**Assignment:**
Your task is to copy the listing exactly. Drop any pictures from the copy.
----------------
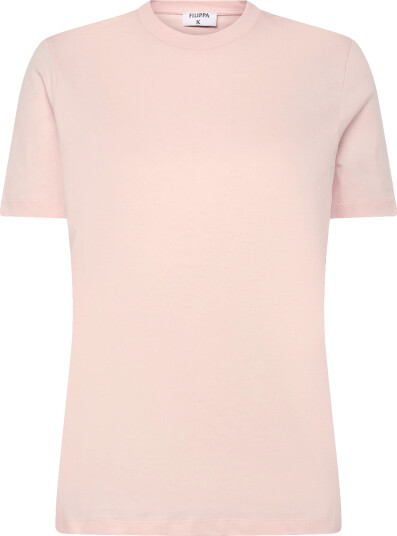 Filippa K Filippa Tee Pink XL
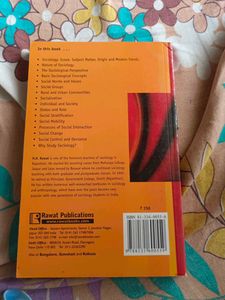 UPSC Sociology: Basic Concepts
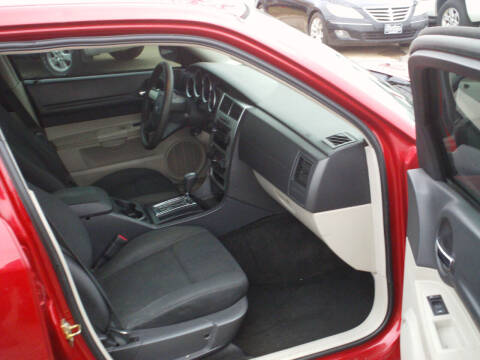 2006 Dodge Magnum SXT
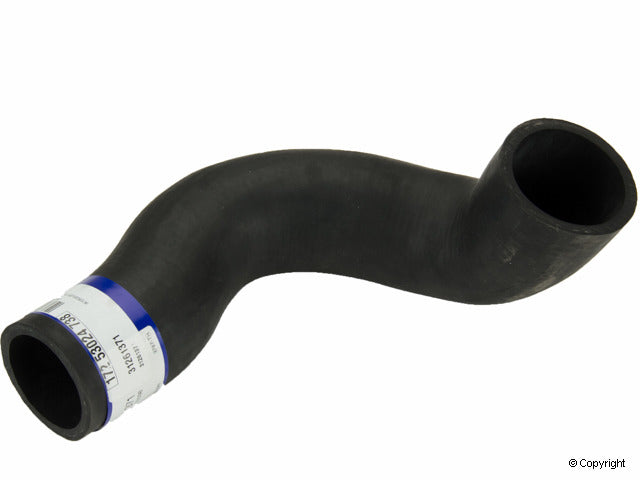 Lower Turbocharger Intercooler Hose for Volvo V70 AWD 2007 2006 2005 2004 2003 - URO 31261371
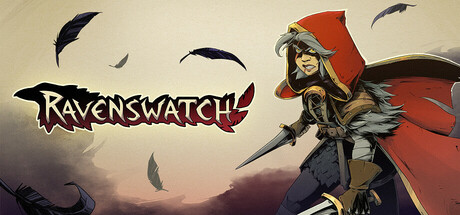 Аренда Ravenswatch в Steam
----------------
**Output:**
 Filippa K Filippa Tee Pink XL
 UPSC Sociology: Basic Concepts
 2006 Dodge Magnum SXT
 Lower Turbocharger Intercooler Hose for Volvo V70 AWD 2007 2006 2005 2004 2003 - URO 31261371
 Аренда Ravenswatch в Steam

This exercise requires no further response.